**文本段落:**
^^^^

在多租户海量索引场景下,自定义路由键是实现用户级数据隔离与精准查询的核心技术。通过将用户标识(例如ID)绑定为路由键,可保证每次查询仅针对目标用户数据,在保障了数据安全性的同时进一步提升查询性能。本文介绍如何使用自定义路由键功能。
前提条件
已安装Python环境,且Python版本为3.6及以上版本。
已安装opensearch-py,且opensearch-py版本为2.6.0及以上版本。
已开通Lindorm向量引擎。
已开通Lindorm搜索引擎。
已将客户端的IP地址加入到Lindorm白名单。
准备工作
在创建和使用向量索引前,您需要通过opensearch-py连接搜索引擎,连接方式如下:
from opensearchpy import OpenSearch, Object
import logging
logging.basicConfig(level=logging.INFO, format='%(asctime)s - %(levelname)s - %(message)s')
# 如果使用 logging,为防止 opensearch info 日志过多,需要进行以下修改
logging.getLogger('opensearch').setLevel(logging.WARN)

^^^^

**所给数据行:**
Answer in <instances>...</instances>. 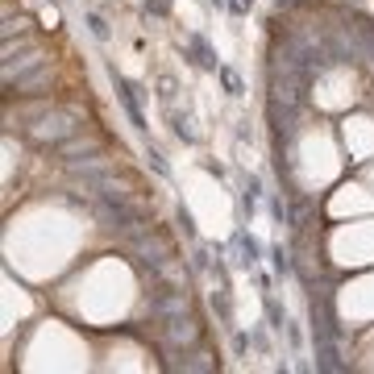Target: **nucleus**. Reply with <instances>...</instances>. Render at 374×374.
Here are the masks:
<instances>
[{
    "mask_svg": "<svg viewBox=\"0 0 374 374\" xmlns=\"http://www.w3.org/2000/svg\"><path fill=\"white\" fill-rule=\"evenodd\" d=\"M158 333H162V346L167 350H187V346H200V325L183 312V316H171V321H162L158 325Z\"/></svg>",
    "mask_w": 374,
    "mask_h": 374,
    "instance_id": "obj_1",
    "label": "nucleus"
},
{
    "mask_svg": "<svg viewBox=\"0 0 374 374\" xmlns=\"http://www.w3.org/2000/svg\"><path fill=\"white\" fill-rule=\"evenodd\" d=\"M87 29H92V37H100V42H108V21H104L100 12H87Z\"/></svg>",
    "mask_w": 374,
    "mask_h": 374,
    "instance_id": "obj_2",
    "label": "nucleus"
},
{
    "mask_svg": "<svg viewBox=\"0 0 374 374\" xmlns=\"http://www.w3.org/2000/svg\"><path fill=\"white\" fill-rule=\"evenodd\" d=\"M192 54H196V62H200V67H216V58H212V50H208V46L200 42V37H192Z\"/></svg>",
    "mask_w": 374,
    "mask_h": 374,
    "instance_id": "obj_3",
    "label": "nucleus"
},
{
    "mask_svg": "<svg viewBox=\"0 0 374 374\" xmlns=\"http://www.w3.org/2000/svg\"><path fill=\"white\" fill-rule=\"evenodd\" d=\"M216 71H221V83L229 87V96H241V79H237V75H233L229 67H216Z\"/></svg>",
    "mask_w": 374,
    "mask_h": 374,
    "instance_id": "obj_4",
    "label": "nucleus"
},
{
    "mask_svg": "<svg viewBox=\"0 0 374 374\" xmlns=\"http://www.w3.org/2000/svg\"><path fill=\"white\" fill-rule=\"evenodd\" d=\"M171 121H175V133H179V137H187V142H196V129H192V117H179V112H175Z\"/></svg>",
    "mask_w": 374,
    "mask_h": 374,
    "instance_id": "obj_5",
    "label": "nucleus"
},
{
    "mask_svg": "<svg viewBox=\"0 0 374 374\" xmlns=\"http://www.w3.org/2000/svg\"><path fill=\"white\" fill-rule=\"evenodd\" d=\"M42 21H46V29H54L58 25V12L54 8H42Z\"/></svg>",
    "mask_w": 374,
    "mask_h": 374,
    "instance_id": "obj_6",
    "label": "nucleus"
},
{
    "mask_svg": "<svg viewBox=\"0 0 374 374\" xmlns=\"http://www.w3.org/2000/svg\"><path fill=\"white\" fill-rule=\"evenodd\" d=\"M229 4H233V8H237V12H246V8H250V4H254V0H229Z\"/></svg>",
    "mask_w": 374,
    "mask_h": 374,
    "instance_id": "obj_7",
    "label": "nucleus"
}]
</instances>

^^^^

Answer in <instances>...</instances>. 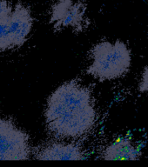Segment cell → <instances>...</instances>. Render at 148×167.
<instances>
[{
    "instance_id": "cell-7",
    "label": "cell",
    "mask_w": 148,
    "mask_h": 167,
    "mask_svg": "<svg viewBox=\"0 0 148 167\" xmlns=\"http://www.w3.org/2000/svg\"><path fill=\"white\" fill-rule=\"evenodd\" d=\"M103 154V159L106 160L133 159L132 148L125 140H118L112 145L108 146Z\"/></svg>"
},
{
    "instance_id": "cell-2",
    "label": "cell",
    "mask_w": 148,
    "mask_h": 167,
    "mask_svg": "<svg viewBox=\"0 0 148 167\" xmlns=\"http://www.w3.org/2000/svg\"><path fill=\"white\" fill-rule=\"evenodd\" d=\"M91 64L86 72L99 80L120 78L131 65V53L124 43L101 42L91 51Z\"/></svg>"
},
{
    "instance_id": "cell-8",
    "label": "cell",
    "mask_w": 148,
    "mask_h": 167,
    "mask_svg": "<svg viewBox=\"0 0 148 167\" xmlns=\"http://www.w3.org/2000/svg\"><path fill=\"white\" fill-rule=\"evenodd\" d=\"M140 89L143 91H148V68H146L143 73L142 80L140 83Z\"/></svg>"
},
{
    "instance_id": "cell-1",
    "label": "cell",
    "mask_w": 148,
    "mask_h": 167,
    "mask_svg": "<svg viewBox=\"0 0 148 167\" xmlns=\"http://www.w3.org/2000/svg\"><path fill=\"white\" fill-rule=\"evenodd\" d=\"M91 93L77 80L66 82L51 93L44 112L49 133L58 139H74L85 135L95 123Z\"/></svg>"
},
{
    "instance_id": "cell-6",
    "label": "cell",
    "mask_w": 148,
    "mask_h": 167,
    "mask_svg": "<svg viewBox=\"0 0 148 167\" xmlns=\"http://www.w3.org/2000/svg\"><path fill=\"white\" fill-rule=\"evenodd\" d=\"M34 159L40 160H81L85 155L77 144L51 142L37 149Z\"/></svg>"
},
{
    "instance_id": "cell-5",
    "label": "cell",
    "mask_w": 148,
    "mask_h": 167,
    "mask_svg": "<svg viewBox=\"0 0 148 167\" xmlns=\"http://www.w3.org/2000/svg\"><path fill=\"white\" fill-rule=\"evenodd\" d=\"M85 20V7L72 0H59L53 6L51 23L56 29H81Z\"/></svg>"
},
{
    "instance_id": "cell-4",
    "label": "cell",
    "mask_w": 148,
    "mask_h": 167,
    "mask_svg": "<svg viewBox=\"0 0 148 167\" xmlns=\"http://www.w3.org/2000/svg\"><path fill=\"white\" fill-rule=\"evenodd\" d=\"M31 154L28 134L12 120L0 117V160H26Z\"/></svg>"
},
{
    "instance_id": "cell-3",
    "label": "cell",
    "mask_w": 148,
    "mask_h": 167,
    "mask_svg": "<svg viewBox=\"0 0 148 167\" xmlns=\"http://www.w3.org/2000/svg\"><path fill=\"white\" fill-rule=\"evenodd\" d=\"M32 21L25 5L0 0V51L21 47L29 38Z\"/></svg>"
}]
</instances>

^^^^

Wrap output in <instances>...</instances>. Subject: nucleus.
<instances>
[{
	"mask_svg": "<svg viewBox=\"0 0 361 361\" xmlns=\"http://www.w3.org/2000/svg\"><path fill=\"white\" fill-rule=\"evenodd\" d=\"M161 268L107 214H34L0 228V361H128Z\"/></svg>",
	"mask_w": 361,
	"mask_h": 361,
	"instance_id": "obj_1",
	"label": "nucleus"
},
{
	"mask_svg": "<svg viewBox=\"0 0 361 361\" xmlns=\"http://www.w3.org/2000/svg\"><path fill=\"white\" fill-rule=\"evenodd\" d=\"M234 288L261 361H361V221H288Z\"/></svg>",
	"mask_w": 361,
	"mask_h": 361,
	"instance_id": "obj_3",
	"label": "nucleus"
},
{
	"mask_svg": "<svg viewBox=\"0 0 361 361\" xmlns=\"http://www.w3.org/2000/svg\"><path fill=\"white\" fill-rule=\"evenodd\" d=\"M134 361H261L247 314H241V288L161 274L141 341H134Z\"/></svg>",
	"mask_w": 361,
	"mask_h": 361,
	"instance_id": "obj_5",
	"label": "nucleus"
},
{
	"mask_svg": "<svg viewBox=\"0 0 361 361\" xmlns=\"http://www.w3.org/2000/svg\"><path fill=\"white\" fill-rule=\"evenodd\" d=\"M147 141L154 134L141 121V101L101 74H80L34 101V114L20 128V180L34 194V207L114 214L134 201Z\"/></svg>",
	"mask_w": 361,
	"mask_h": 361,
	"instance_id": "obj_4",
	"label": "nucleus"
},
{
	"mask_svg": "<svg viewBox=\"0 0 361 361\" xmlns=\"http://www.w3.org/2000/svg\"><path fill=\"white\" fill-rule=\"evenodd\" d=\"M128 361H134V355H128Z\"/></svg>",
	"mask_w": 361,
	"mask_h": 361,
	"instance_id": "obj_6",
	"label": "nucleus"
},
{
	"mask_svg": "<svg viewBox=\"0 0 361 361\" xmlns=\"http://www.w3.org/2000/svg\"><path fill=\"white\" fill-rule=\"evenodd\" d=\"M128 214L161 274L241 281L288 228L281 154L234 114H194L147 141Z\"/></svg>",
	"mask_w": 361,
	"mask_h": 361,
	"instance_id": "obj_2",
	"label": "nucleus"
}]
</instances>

^^^^

**任务目标:**
[A] 请根据自定义路由键文本段落回答下列问题:
(i) 对Python版本有什么要求?
(ii) 对opensearch-py版本有什么要求?
(iii) 名为 'opensearch' 的日志记录器被设置为哪个级别?
[B] 接着自定义路由键文本段落的结尾往下写。

**参考答案:**
[A]
(i) 3.6及以上版本。
(ii) 2.6.0及以上版本。
(iii) WARN。

[B]
def get_client() -> OpenSearch:
search_client = OpenSearch(
hosts=[{"host": "ld-t4n5668xk31ui****.lindorm.aliyuncs.com", "port": 30070}],
http_auth=("<username>", "<password>"),
http_compress=False,
use_ssl=False,
pool_maxsize=128,
timeout=30 # 单位:秒
)
return search_client
其中host、username和password分别为搜索引擎的连接地址、默认用户名和默认密码,如何获取,请参见查看连接信息。
创建索引
仅支持纯向量数据查询
如果索引内数据量在万级以下,建议您使用flat索引。如果数据量为几万或几十万,建议使用hnsw索引。如果数据量达到了百万级别,建议使用ivfpq索引。您也可以根据业务需求,选择使用稀疏向量索引。
在自定义路由键的场景下,主键_id是全局唯一,且必须是全局唯一。
创建索引时需指定
"knn_routing": true
,表示开启自定义路由键功能。对于ivfpq索引,还需设置"meta": {"offline.construction": "true"}
。
以下为创建4种索引的示例。
flat routing索引
def create_ugc_flat():
index_body = {
"settings": {
"index": {
"number_of_shards": 2,
"knn": True,
"knn_routing": True
}
},
"mappings": {
"_source": {
"excludes": ["vector1"]
},
"properties": {
"vector1": {
"type": "knn_vector",
"dimension": 3,
"data_type": "float",
"method": {
"engine": "lvector",
"name": "flat",
"space_type": "l2",
"parameters": {}
}
},
"field1": {
"type": "long"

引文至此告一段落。